There are absolutely times where electronic communication is an amazing substitute for being in someone’s physical space. Sometimes geography or timing are significant barriers that can stop people from connecting with each other. Thankfully, there are amazing, high-tech tools at our disposal that can help us overcome these challenges.
If getting in front of someone physically isn’t possible, think about how to make the electronic engagement as meaningful as possible. When you send messages, it is important to think about the intentions and emotions behind the words that are typed. As we translate feelings and ideas electronically, think about why we are doing this and what we are attempting to convey to them.

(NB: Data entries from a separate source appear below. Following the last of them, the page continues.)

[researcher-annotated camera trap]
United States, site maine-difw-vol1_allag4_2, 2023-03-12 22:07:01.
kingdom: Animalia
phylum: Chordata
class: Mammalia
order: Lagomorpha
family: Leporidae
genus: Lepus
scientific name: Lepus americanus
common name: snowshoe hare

Chatting with someone online or expressing that we strongly care for someone is more than just a digital transmission of data. It is about passing on messages that are important to us as we attempt to connect with another individual, and it should be valued, not mindlessly sent. Think about your intentions instead of just responding without much thought.

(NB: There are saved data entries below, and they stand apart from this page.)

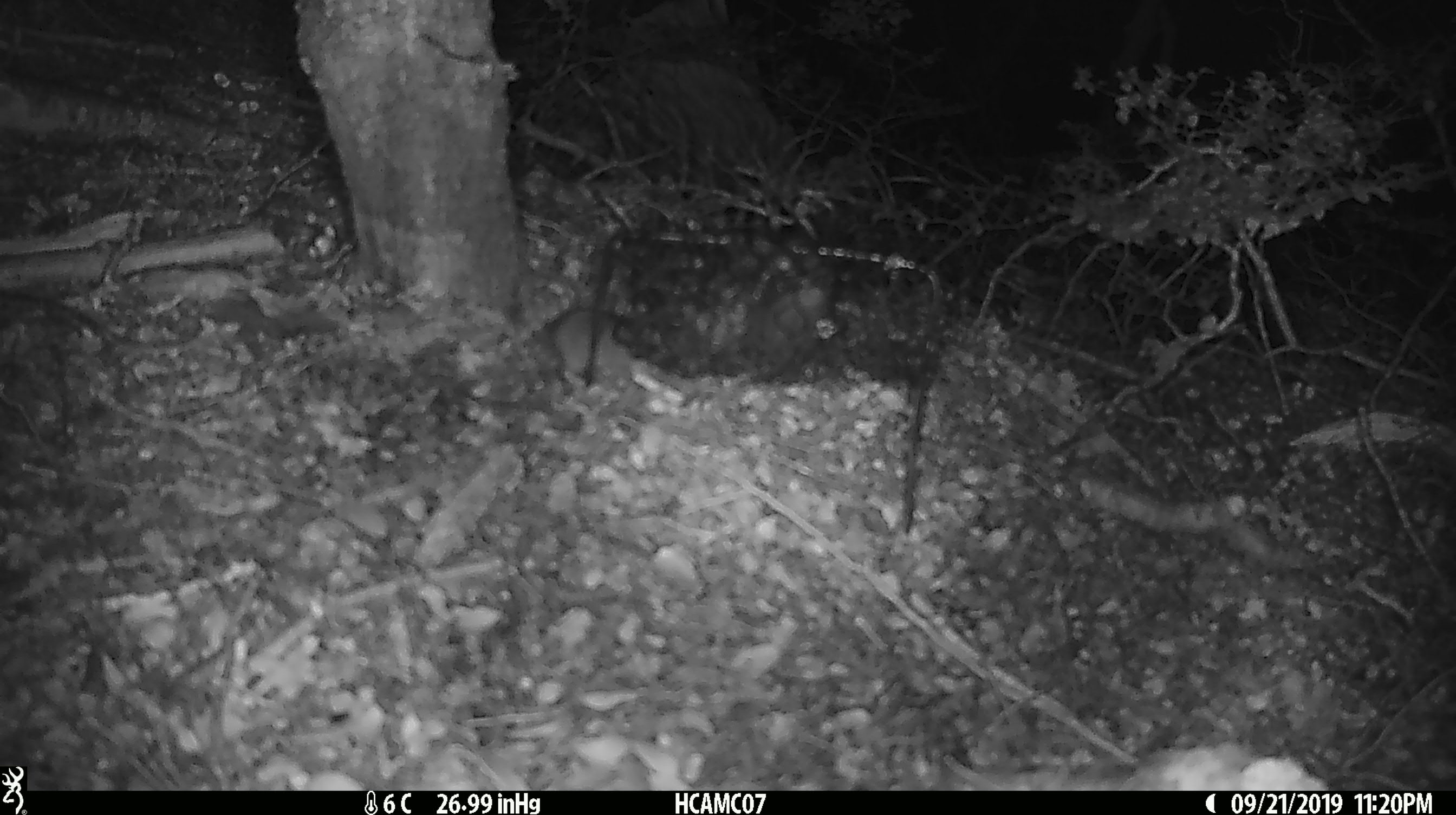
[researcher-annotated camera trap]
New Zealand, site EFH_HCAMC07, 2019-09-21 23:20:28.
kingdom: Animalia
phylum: Chordata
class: Mammalia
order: Rodentia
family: Muridae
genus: Mus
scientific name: Mus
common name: mouse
Mouse (Mus).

Many people also feel that technology is causing a rapid decline in our ability to socialize effectively in person.
We can’t act like some people do online. It is not socially acceptable to walk up to someone and show images of your junk. You can’t block someone in the real world because they annoy or antagonize you.
Unfortunately, some people find online behaviors to be more comfortable than ones that are common in the physical world. Some have difficulties talking to people face-to-face, but also may be losing the ability to engage with in-person behaviors like flirting with others and picking up when someone wants to engage with us or wants us to go away. It is important that we know how to engage with people and work on connecting with them. It doesn’t matter if it is surface-level conversation or the beginning of a wonderful friendship. Being able to carry on an ongoing communication is extremely important.
Maybe we weren’t raised with being in a super affectionate home where hugs and kisses were part of our usual lives. Some families struggle with saying that they love each other or have gone through traumatic situations that stop them from showing vulnerabilities. Regardless of how we grew up, think about how we want to be treated as well as treating others.
It is important that we tell the people in our lives that we love and care about them. It doesn’t have to be a super-dramatic exchange with lots of strong emotions, but it is important. You can keep it simple. Just reach out and express what you are feeling. We don’t risk much by actually telling someone that we like them or giving them a big bear hug.